═════ Document segment ═════

But hang on a minute, here. For the average spud on the street this means precisely nothing. Forgoing the burgers, trying to chill out a bit and getting up off the couch more regularly could be good for you. It’s hardly a eureka moment, is it?
Last week I watched a documentary on Channel 4 called Fabulous Fashionistas, which featured a number of exciting, fun and incredibly active women in their 70s and 80s. A fashion model (you’ll recognise her from the M&S ads) who was discovered at 70, a choreographer who at 87 is still working, and is married to a man 27 years her junior who doesn’t look as fresh as she does, and a baroness who worked as an intelligence agent during World War Two, are hardly representative of the vast swathe of pensioners, but it was brilliant television. They were great characters, independent spirits and the type of women who don’t dance to anyone else’s tune. They did things they enjoyed doing, every day.

═════ Data records ═════

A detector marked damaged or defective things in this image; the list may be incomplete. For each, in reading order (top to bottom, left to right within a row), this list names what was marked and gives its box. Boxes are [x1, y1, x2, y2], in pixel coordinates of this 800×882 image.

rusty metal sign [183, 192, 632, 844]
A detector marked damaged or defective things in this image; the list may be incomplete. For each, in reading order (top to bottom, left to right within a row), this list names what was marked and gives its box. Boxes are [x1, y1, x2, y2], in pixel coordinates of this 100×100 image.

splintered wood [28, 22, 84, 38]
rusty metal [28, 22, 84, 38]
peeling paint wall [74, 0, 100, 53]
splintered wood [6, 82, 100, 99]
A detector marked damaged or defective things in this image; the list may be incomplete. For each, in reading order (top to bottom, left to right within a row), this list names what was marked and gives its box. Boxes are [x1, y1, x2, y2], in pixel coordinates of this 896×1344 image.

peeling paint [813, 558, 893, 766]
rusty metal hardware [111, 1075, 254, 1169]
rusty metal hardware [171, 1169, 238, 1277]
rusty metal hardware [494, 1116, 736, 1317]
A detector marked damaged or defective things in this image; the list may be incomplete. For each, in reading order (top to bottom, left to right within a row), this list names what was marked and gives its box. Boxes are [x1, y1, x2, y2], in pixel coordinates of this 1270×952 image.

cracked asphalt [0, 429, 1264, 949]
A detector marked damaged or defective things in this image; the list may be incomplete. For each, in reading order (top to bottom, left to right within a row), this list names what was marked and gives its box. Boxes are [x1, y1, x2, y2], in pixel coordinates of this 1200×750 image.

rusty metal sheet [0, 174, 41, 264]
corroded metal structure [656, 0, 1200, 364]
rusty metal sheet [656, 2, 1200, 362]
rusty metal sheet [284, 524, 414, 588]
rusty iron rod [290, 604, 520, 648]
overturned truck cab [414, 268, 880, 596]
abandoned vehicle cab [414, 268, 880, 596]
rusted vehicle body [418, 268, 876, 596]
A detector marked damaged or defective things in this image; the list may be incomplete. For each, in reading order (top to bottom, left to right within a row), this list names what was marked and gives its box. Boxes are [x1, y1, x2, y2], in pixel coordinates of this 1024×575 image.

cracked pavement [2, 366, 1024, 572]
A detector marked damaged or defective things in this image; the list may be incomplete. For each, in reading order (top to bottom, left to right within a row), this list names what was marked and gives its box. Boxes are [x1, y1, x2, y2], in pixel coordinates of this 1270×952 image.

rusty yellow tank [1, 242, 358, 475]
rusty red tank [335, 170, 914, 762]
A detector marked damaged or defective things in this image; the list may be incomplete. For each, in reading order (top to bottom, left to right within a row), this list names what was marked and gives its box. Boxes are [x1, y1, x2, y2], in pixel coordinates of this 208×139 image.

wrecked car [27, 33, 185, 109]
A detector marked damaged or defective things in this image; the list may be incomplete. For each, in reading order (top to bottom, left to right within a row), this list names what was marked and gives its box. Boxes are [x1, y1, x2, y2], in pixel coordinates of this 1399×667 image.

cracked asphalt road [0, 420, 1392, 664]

═════

Prompt A: From the passage about the Fabulous Fashionistas documentary, list each woman it describes from the program, along with what the passage says about her.
Prompt B: Carry the passage about the Fabulous Fashionistas documentary forward from its last sentence.
The listing isn't needed for anything here.

Task response A:
- A fashion model from the M&S ads who was discovered at 70
- A choreographer who is still working at 87 and is married to a man 27 years her junior
- A baroness who worked as an intelligence agent during World War Two

Task response B:
One of them went running every day. I’m 28 and I can’t run without hearing at least one thing crack. The choreographer did yoga every morning for an hour (after getting new knees a couple of years ago). Perhaps it’s something to do with my old-fashioned, fully original, non-bionic knees, but I got up at 6am for yoga just once this week and I’m still exhausted from it. Exercise is good for you. That’s undeniable.
They all exercised, with dancing, yoga, and tai chi all making an appearance, but I also saw them swigging wine, enjoying a good dinner or two, and generally enjoying themselves. They were – as you’d have to be at that age – pretty health conscious. But they were doing healthy things because they enjoyed them, not out of some attempt to prolong their lives – one of them said it strikes her often that “today could be the day”, and she is living each day to enjoy it.
It’s only a matter of time before a smartphone can tell you how long your telomeres are and whether you should have that extra bit of cake or it’s going to take five minutes off your life.
Depending on your interests, of course, by the time that particular five minutes comes around, you will be sitting in a retirement home somewhere being passive aggressive to your ungrateful children, or sucking up to the nurses in the hope of getting a second dessert – to make up for all the ones you said no to.
Don’t get me wrong. I like yoga. And salad. But I also like steak, and cake, and the type of dancing you only do when you’ve definitely had a few too many.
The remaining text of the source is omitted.